Kieliszek super mocy! 💫

Biegniemy, szukając sensu. Wierzymy, że jest za rogiem, albo chociaż po drugiej stronie. Natrafiamy na mur - długi i kręty. Bo wysokość nie robi na nas wrażenia, jedynie zasięg.

Jak żyć, by dożyć? Co zrobić, by za wcześnie nie upaść? Szukając tego "czegoś" wracamy do punktu wyjścia! Gra zaczyna się od początku!

Gdy nadziei brak pozostaje wiara - ona robi większą robotę niż mózg. Pobudza dobre myśli, pozawala im przejąć kontrolę. Teraz one tu dowodzą.
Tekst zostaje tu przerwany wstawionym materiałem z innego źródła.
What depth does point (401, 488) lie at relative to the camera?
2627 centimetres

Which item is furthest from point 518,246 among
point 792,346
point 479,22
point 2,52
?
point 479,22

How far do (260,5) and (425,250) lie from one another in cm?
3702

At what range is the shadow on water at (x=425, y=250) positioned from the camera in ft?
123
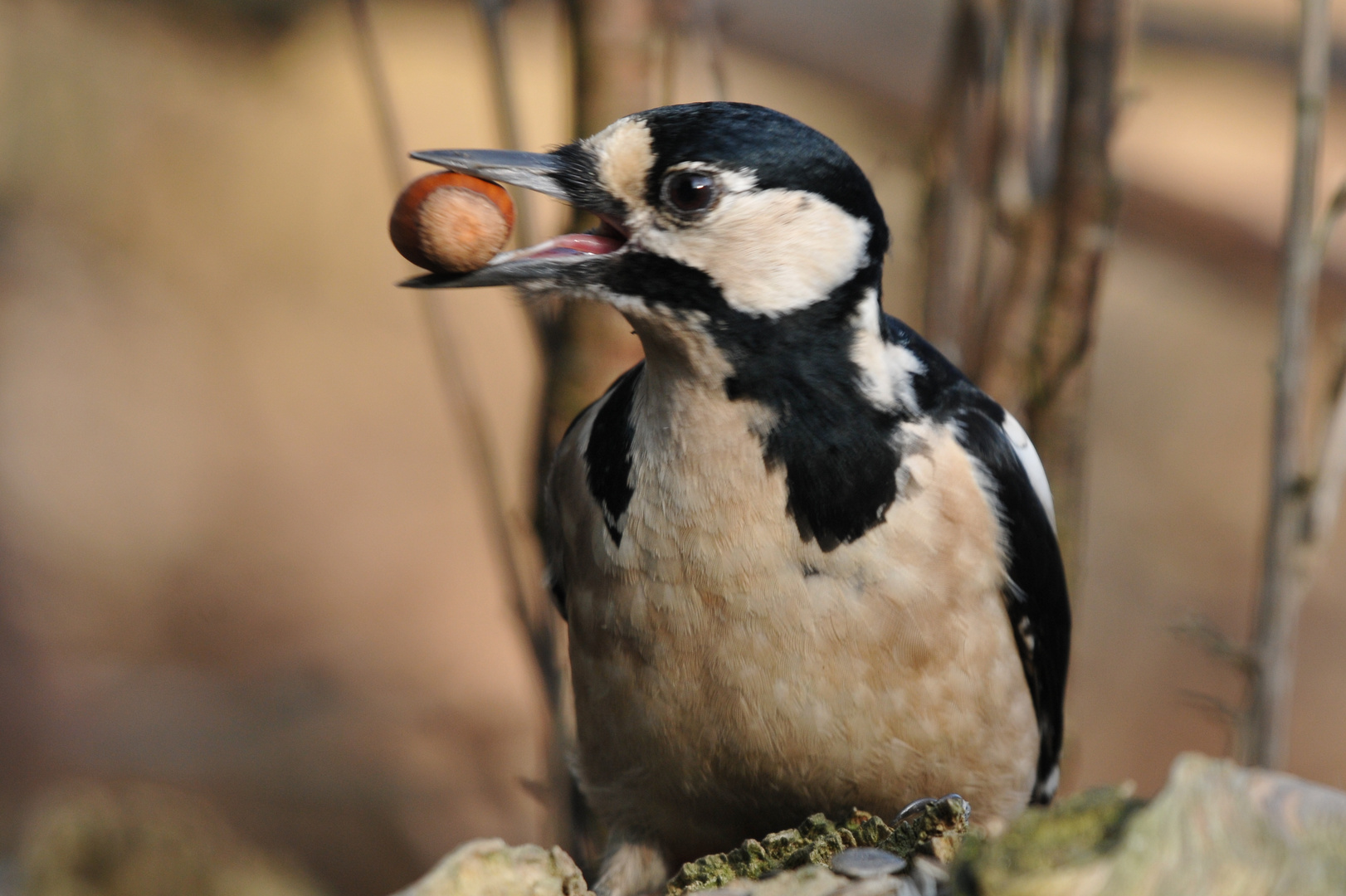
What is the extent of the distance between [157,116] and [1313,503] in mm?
5223

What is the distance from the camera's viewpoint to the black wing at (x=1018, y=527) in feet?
5.98

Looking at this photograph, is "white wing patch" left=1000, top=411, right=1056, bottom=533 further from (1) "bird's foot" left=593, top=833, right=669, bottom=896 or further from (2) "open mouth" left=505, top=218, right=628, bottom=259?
(1) "bird's foot" left=593, top=833, right=669, bottom=896

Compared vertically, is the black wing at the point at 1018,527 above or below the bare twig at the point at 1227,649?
above

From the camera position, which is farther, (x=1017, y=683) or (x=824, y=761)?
(x=1017, y=683)

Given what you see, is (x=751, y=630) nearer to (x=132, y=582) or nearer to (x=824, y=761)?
(x=824, y=761)

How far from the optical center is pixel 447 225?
1551 millimetres

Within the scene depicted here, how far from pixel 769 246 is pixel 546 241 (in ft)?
0.95

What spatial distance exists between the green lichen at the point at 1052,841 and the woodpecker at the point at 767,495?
45 centimetres

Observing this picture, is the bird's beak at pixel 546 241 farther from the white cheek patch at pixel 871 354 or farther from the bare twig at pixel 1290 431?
the bare twig at pixel 1290 431

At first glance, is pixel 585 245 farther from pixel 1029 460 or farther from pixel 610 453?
pixel 1029 460

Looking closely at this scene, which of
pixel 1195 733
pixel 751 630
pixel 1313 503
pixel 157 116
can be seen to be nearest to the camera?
pixel 751 630

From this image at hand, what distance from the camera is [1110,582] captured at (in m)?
5.17

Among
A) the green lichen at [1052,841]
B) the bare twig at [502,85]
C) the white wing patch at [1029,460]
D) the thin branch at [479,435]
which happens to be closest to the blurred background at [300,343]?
the thin branch at [479,435]

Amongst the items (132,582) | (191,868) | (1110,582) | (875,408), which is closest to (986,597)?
(875,408)
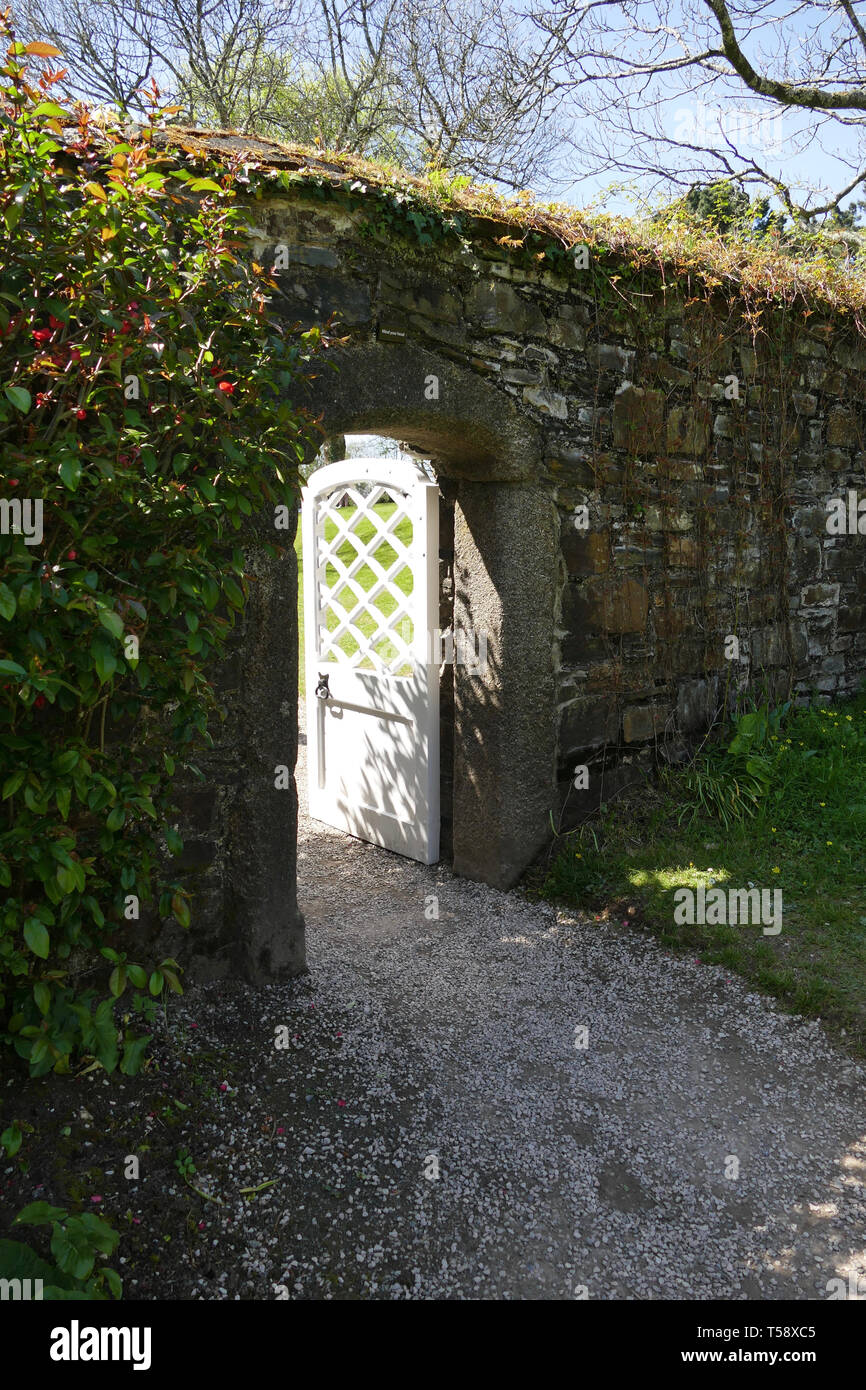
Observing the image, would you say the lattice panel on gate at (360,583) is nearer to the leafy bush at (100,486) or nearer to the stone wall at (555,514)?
the stone wall at (555,514)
Jednak wszystko ma swój deadline. Dobra passa nie trwa długo. Nadchodzi w końcu chwila zwątpienia - wiara jest jak tabletka - przestaje działać. A my z nią.

Poruszamy się, jak we mgle. Na ślepo i bez przekonania. Jednak do przodu - małe kroki też się w końcu liczą!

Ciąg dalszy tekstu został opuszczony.